◆ **Selected text**:
######
Puttenahalli is a suburban area in Bangalore, Karnataka State in India.

Uninfluenced by its neighbouring town Bangalore's growth to a metropolitan city, Puttanahalli remained as a rural area until the 1970s. But because of the increasing expansion of Bangalore, the place has urbanised significantly with many housing projects. There are restaurants, many fresh vegetable shops, almost all bank ATM counters, schools, small temples, parks, large play ground. Public transportation is provided there are frequent BMTC buses running the nearest metro station is at Yechenahalli nearly 2 to 3 km away.

== Geography ==
Puttanahalli is located about 8 km south of Bangalore city centre. Puttanahalli has 2 major lakes, one of which is Puttenahalli Lake (located to the south of the place). Both the lakes now are severely under the threat of encroachment and disposal of wastes of all kinds. The Sarakki Lake which has an official expanse of 84 Acres is amongst the larger lakes in Bangalore. The massive encroachment of this lake and the inaction by concerned authorities promoted the People's Campaign for Right to Water to take up the issue in Court. After a long hearing, the High Court of Karnataka passed a judgement in August 2014 holding the authorities responsible for the encroachment and ordered for all the 133 encroachments to be removed. The removal of encroachments is yet to happen.

To the south are Puttenahalli Paalya, Elita Promenade, Brigade Gardenia and Brigade Millennium. Further to the south are Nataraja Layout and RBI Layout.

===Climate===
Puttenhalli experiences a tropical savanna climate (Köppen climate classification Aw) with distinct wet and dry seasons.
######
◆ **Entries shown**:
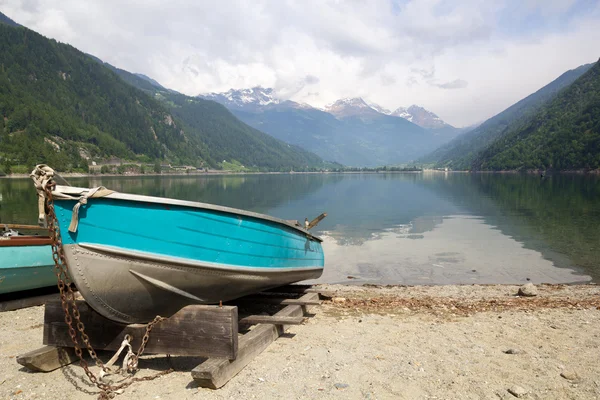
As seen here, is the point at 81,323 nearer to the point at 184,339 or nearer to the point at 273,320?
the point at 184,339

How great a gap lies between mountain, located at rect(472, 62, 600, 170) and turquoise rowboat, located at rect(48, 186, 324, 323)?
141384 millimetres

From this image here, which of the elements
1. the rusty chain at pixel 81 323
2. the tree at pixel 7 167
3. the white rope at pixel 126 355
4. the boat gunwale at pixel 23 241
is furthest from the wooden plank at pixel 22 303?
the tree at pixel 7 167

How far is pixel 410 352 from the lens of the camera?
21.1ft

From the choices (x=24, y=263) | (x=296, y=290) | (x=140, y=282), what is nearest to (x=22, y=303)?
(x=24, y=263)

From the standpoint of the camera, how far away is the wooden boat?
8.60 metres

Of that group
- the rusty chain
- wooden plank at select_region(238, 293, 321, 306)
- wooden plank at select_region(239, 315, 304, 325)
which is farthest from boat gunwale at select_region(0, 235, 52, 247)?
wooden plank at select_region(239, 315, 304, 325)

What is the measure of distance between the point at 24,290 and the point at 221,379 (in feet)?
21.7

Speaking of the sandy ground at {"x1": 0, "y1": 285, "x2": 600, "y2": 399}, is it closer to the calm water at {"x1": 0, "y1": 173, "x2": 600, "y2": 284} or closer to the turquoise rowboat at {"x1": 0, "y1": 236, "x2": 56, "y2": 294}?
the turquoise rowboat at {"x1": 0, "y1": 236, "x2": 56, "y2": 294}

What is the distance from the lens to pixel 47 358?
5816 millimetres

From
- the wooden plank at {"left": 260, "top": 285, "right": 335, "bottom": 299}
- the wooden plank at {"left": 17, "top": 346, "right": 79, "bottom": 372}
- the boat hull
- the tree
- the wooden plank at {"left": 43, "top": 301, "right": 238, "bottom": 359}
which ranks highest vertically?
the tree

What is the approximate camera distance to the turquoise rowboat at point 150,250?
5.19 meters

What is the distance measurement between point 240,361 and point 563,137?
16918cm

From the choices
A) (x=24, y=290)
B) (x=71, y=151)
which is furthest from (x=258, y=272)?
(x=71, y=151)

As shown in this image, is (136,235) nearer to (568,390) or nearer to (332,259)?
(568,390)
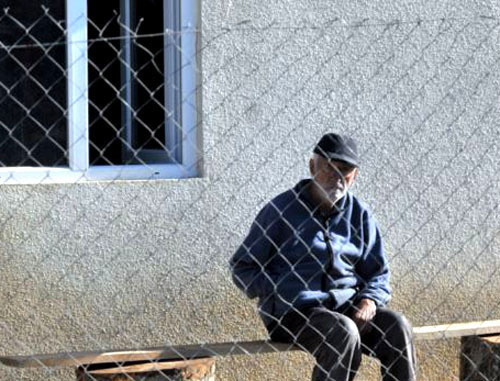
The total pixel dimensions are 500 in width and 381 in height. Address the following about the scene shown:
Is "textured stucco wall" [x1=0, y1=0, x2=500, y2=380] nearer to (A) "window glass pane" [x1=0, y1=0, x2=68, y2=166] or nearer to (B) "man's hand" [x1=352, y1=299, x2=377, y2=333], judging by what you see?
(A) "window glass pane" [x1=0, y1=0, x2=68, y2=166]

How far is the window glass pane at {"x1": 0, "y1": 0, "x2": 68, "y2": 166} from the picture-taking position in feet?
18.1

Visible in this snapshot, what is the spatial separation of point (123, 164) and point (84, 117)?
31cm

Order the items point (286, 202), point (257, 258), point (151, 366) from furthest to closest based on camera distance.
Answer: point (286, 202) → point (257, 258) → point (151, 366)

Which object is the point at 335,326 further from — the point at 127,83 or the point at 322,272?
the point at 127,83

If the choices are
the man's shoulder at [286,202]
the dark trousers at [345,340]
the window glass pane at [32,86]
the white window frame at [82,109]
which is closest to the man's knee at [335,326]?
the dark trousers at [345,340]

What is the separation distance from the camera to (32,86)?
5570mm

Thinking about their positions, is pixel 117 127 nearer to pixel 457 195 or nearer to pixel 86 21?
pixel 86 21

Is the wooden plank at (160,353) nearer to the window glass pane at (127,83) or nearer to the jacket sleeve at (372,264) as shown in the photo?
the jacket sleeve at (372,264)

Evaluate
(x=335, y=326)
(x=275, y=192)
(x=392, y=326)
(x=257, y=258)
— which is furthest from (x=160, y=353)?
(x=275, y=192)

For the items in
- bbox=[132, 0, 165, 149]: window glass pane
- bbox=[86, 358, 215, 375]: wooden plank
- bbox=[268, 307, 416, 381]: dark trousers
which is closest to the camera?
bbox=[86, 358, 215, 375]: wooden plank

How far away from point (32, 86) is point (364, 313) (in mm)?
1826

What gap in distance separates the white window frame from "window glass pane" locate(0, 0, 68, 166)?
0.21 ft

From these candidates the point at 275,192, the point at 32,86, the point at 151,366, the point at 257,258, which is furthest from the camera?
the point at 275,192

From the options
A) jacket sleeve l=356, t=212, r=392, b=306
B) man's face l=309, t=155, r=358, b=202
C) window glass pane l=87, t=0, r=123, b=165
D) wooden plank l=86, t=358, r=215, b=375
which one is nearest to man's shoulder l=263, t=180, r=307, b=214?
man's face l=309, t=155, r=358, b=202
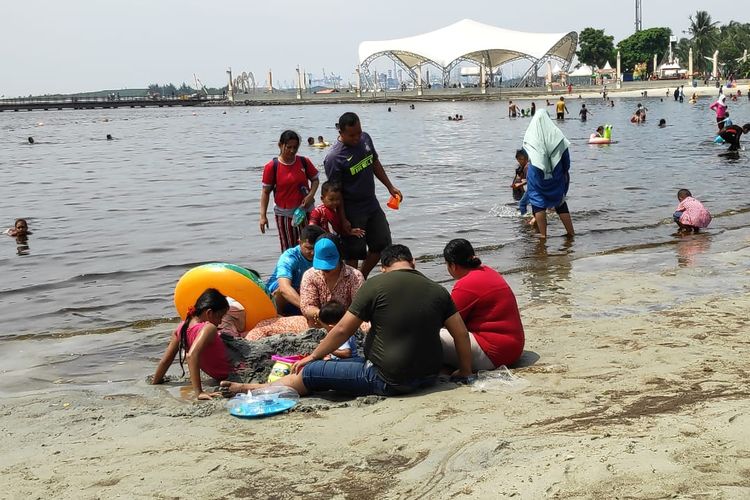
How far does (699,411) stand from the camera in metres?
4.15

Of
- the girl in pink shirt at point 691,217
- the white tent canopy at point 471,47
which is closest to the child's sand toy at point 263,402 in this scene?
the girl in pink shirt at point 691,217

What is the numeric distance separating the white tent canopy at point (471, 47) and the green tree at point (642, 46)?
22.9ft

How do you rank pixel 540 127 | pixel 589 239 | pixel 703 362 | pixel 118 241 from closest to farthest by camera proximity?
pixel 703 362, pixel 540 127, pixel 589 239, pixel 118 241

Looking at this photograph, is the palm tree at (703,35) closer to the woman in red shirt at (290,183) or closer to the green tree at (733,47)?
the green tree at (733,47)

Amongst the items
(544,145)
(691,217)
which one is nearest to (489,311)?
(544,145)

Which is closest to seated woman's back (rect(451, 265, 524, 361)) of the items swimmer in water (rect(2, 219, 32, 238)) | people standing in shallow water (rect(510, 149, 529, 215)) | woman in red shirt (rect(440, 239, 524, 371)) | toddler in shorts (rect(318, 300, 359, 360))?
woman in red shirt (rect(440, 239, 524, 371))

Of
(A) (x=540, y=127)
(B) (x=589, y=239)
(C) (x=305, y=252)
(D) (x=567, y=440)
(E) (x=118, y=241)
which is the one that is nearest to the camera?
(D) (x=567, y=440)

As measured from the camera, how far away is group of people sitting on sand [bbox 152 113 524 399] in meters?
5.03

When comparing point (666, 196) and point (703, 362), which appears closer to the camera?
point (703, 362)

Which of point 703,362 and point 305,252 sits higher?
point 305,252

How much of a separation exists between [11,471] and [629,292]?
18.6ft

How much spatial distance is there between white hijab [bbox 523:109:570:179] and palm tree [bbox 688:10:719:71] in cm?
9640

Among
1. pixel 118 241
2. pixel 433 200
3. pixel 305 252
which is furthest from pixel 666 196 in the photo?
pixel 305 252

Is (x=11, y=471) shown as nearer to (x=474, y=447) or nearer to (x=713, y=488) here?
(x=474, y=447)
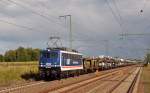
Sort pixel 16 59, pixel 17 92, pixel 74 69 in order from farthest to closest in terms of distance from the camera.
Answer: pixel 16 59
pixel 74 69
pixel 17 92

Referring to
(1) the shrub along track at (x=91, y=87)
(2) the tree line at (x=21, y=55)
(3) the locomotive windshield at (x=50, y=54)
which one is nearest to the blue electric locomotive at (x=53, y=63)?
(3) the locomotive windshield at (x=50, y=54)

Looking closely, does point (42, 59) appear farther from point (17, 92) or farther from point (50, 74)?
point (17, 92)

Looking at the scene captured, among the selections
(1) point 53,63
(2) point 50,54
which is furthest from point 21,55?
(1) point 53,63

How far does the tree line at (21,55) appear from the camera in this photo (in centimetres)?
11875

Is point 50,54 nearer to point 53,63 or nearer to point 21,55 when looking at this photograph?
point 53,63

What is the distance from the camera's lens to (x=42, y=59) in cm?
4138

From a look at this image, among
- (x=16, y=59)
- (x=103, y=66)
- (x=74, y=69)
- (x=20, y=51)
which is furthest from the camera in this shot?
(x=20, y=51)

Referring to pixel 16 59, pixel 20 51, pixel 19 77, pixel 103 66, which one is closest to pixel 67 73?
pixel 19 77

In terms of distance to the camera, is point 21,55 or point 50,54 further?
point 21,55

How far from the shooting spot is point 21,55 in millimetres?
127000

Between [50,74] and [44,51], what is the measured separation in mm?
3241

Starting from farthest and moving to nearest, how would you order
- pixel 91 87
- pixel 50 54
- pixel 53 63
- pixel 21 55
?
pixel 21 55, pixel 50 54, pixel 53 63, pixel 91 87

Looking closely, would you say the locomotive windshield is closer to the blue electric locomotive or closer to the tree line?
the blue electric locomotive

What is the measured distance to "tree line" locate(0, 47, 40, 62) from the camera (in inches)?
4675
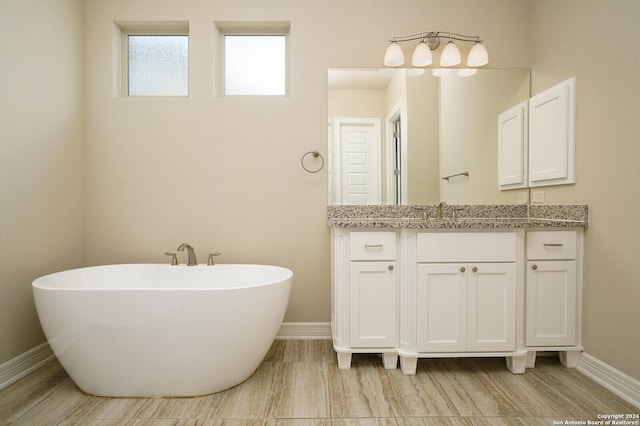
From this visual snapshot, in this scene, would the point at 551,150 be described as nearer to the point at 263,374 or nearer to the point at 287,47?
the point at 287,47

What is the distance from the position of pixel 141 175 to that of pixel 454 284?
2211mm

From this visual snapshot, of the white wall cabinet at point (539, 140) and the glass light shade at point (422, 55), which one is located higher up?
the glass light shade at point (422, 55)

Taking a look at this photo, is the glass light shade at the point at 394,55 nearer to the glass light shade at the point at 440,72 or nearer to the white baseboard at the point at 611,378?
the glass light shade at the point at 440,72

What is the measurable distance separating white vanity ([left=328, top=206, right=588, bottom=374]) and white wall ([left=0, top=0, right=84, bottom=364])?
180cm

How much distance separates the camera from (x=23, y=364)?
1.86 metres

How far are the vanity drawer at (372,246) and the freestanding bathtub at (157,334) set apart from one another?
476 millimetres

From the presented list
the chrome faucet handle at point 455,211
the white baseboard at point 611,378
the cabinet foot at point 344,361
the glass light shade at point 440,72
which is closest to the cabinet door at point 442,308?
the cabinet foot at point 344,361

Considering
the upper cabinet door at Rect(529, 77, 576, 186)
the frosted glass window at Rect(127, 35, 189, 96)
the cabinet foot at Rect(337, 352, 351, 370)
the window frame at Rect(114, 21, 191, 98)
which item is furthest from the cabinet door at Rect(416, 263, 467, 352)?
the frosted glass window at Rect(127, 35, 189, 96)

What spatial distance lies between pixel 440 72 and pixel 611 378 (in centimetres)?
207

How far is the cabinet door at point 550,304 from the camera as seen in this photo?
187 cm

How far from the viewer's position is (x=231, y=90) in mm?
2508

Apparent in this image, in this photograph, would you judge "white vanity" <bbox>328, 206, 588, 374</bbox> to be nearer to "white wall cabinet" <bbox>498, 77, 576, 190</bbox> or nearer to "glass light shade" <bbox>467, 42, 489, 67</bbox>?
"white wall cabinet" <bbox>498, 77, 576, 190</bbox>

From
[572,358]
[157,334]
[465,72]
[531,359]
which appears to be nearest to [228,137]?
[157,334]

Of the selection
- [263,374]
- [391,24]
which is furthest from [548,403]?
[391,24]
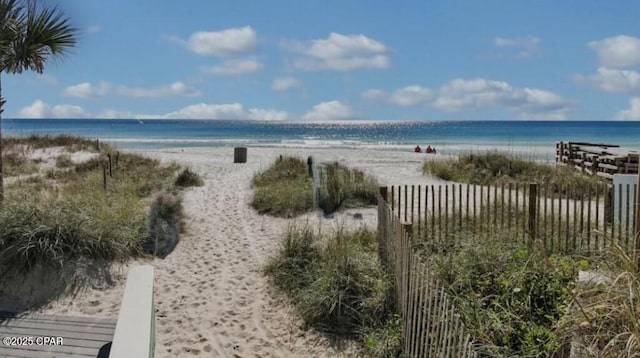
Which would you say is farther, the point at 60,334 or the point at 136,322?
the point at 60,334

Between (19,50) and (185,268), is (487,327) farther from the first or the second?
(19,50)

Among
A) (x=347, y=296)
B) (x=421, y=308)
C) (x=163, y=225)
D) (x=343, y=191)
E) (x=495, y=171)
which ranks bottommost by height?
(x=347, y=296)

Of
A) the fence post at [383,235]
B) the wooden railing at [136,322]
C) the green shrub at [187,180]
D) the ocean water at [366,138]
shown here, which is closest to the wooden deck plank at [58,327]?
the wooden railing at [136,322]

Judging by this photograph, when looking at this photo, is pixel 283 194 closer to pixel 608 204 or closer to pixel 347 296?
pixel 347 296

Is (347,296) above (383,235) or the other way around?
the other way around

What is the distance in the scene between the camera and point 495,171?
1750 centimetres

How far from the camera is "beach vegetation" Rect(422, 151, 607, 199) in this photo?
1581 cm

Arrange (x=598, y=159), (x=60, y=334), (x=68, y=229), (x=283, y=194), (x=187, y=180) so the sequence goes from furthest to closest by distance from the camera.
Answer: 1. (x=598, y=159)
2. (x=187, y=180)
3. (x=283, y=194)
4. (x=68, y=229)
5. (x=60, y=334)

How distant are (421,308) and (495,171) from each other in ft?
47.4

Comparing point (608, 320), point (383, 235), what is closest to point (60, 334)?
point (383, 235)

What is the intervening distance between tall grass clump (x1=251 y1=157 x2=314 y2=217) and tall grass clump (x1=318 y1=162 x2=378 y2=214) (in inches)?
14.5

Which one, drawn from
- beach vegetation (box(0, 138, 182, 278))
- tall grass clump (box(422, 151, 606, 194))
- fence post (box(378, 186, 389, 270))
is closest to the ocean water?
tall grass clump (box(422, 151, 606, 194))

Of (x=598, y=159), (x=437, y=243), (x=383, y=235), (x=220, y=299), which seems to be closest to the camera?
(x=220, y=299)

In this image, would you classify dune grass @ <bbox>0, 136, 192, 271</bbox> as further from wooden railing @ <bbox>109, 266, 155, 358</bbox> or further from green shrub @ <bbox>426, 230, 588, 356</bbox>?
green shrub @ <bbox>426, 230, 588, 356</bbox>
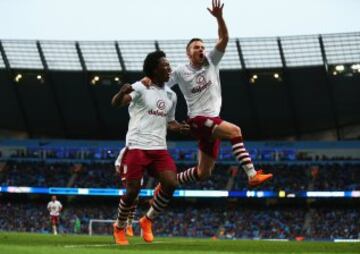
######
Transcribe the whole text about Puttenahalli word for word, keeping its headings and paragraph breaks. None of the entries has any bearing on what is asked here.

Puttenahalli is a suburban area in Bangalore, Karnataka State in India.

Uninfluenced by its neighbouring town Bangalore's growth to a metropolitan city, Puttanahalli remained as a rural area until the 1970s. But because of the increasing expansion of Bangalore, the place has urbanised significantly with many housing projects. There are restaurants, many fresh vegetable shops, almost all bank ATM counters, schools, small temples, parks, large play ground. Public transportation is provided there are frequent BMTC buses running the nearest metro station is at Yechenahalli nearly 2 to 3 km away.

== Geography ==
Puttanahalli is located about 8 km south of Bangalore city centre. Puttanahalli has 2 major lakes, one of which is Puttenahalli Lake (located to the south of the place). Both the lakes now are severely under the threat of encroachment and disposal of wastes of all kinds. The Sarakki Lake which has an official expanse of 84 Acres is amongst the larger lakes in Bangalore. The massive encroachment of this lake and the inaction by concerned authorities promoted the People's Campaign for Right to Water to take up the issue in Court. After a long hearing, the High Court of Karnataka passed a judgement in August 2014 holding the authorities responsible for the encroachment and ordered for all the 133 encroachments to be removed. The removal of encroachments is yet to happen.

To the south are Puttenahalli Paalya, Elita Promenade, Brigade Gardenia and Brigade Millennium. Further to the south are Nataraja Layout and RBI Layout.

===Climate===
Puttenhalli experiences a tropical savanna climate (Köppen climate classification Aw) with distinct wet and dry seasons.